TASK STATEMENT
Start your answer with the line containing "Hayat anlayışı bize daima rehber olacaktır." and end it with the last line of the records below, retyping every line between exactly and adding nothing.

GIVEN DATA
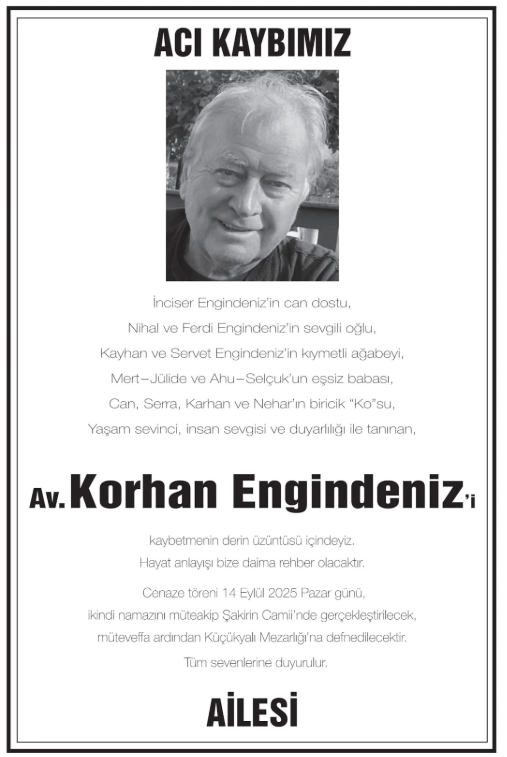 ACI KAYBIMIZ

İnciser Engindeniz'in can dostu,
Nihal ve Ferdi Engindeniz'in sevgili oğlu,
Kayhan ve Servet Engindeniz'in kıymetli ağabeyi,
Mert–Jülide ve Ahu–Selçuk'un eşsiz babası,
Can, Serra, Karhan ve Nehar'ın biricik "Ko"su,
Yaşam sevinci, insan sevgisi ve duyarlılığı ile tanınan,

Av. Korhan Engindeniz'i

kaybetmenin derin üzüntüsü içindeyiz.
Hayat anlayışı bize daima rehber olacaktır.

Cenaze töreni 14 Eylül 2025 Pazar günü,
ikindi namazını müteakip Şakirin Camii'nde gerçekleştirilecek,
müteveffa ardından Küçükyalı Mezarlığı'na defnedilecektir.

Tüm sevenlerine duyurulur.

AİLESİ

FINISHED EXERCISE
Hayat anlayışı bize daima rehber olacaktır.

Cenaze töreni 14 Eylül 2025 Pazar günü,
ikindi namazını müteakip Şakirin Camii'nde gerçekleştirilecek,
müteveffa ardından Küçükyalı Mezarlığı'na defnedilecektir.

Tüm sevenlerine duyurulur.

AİLESİ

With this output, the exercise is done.